By the end of this section, your app will handle both remove actions and keep the page display and in-memory data synchronized after each action.

✅ Checklist

  • [ ] Open app.js in your project root.
  • [ ] Find your Section 05 submit listener block.
  • [ ] Type the Section 06 JavaScript code by hand directly below the submit listener.
  • [ ] Add the click listener on #book-list for row delete actions.
  • [ ] Add the click listener on #clear-books for clear-all actions.
  • [ ] Ensure each action updates memory, display count, Add button state, and alert feedback.
  • [ ] Make sure "No books to clear" appears when the list is already empty.
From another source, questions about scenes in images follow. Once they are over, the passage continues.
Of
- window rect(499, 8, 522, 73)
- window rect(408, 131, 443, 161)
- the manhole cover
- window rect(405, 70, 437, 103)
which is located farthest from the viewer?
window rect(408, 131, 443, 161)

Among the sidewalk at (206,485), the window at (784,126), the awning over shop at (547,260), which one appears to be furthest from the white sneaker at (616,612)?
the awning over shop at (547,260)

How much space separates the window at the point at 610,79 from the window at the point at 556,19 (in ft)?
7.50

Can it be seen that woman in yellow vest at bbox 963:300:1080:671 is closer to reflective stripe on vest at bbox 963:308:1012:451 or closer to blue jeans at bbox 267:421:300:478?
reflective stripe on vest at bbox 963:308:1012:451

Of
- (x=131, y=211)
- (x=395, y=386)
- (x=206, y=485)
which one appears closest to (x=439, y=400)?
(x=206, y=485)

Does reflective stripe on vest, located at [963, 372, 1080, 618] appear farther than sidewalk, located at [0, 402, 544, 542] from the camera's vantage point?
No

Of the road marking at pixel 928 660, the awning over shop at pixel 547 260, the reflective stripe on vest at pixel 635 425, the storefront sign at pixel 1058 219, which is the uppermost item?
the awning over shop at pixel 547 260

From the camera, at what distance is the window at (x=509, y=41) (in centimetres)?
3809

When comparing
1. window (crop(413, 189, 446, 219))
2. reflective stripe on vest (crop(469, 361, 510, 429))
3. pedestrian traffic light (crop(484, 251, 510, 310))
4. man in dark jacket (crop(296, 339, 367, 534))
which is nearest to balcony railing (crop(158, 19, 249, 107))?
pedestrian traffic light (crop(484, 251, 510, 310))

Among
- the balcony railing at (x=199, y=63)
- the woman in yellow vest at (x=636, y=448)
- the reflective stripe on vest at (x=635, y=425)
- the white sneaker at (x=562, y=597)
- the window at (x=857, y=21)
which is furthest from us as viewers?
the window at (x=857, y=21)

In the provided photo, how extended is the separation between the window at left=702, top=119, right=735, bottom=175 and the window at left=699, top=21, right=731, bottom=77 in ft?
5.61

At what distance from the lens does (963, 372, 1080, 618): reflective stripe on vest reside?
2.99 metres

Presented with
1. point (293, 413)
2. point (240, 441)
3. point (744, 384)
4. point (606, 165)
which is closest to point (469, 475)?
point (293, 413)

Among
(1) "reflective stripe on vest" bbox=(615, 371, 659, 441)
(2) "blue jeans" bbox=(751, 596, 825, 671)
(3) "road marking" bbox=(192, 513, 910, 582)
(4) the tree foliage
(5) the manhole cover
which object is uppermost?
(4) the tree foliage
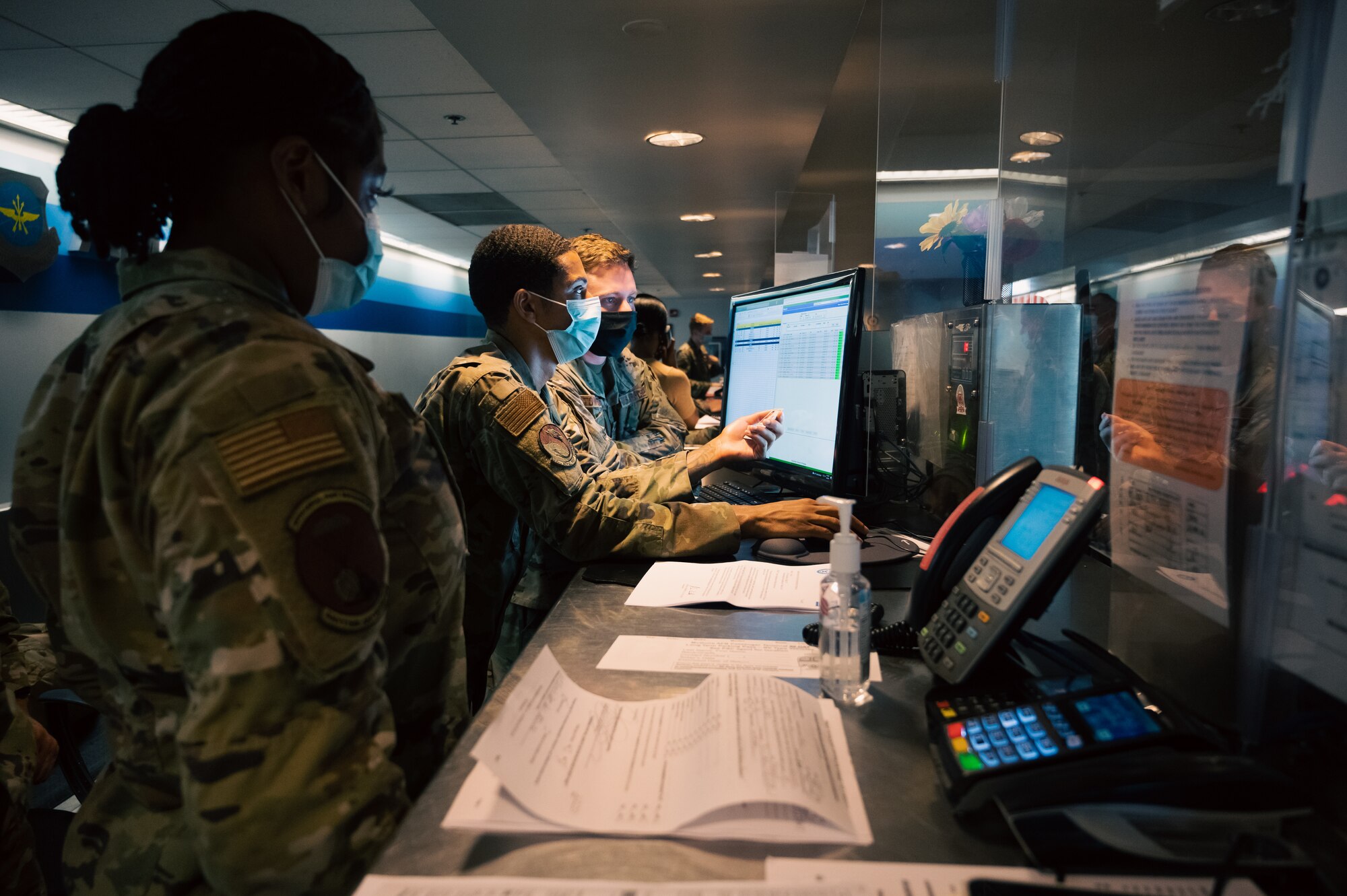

🎓 Core Concepts (HTML and CSS)

This section does not add new HTML or CSS lines, but it uses your existing HTML IDs and CSS classes in important ways. The table body ID (#book-list) becomes the area where you listen for delete clicks, and the button ID (#clear-books) becomes a control for clearing everything at once.

You are also using a core JavaScript pattern called event delegation. Event delegation means you listen for clicks on a parent element (the table body), then check which child element was actually clicked. This is useful because your book rows are created dynamically after page load. If you tried to attach a click listener to each future row manually, your code would be harder to manage.

Another key idea is state synchronization. After every delete action, your app must update both what users see and what your array stores. If only one side updates, your app becomes unreliable. In this section, each listener updates memory, updates visible counts, and shows feedback so the interface stays trustworthy.

💻 Code to Write

HTML (index.html)

No HTML changes in this section. Keep your index.html from Section 02 exactly as it is.

CSS (This Section)

No CSS changes in this section. Continue using the Bootstrap and Font Awesome setup already in your HTML.

JavaScript (app.js)

Open app.js, then type the code below by hand directly under your Section 05 submit listener.

In the next section, you will review the complete final app.js flow and confirm your full script matches the finished project version.

Code image: s06-JS

🧠 Detailed Key Concepts

The first listener attaches to #book-list, not to each individual delete button. This is event delegation. The function receives the event object e, and e.target tells you exactly which element was clicked. You pass that target into removeBookFromList(e.target), which either removes a row and returns its ISBN, or returns null if the click was not on a delete button.

The line if (!isbn) { return; } is an early exit. An early exit means "stop this function now because there is nothing to do." This prevents accidental logic from running when someone clicks somewhere in the row area that is not a delete action. If an ISBN exists, then you know a row was actually removed, and it is safe to remove that same ISBN from memory.

After a valid delete, your app runs a consistent update sequence: removeBookFromMemory(isbn) updates data, updateBookCount() refreshes the visible total, updateAddButtonState() re-checks button rules, and showAlert(...) gives user feedback. This pattern of grouped updates helps keep your app predictable.

The Clear All listener follows a similar idea. It first checks books.length === 0. The length property tells you how many books are currently in memory. If the value is zero, there is nothing to clear, so your app shows a warning alert and exits early with return.

If books exist, books.length = 0 empties the array immediately. Then clearBookListOnPage() removes all visible rows from the table. Finally, the count, button state, and success alert are updated. This creates a complete clear-all action where data and interface stay in sync from start to finish.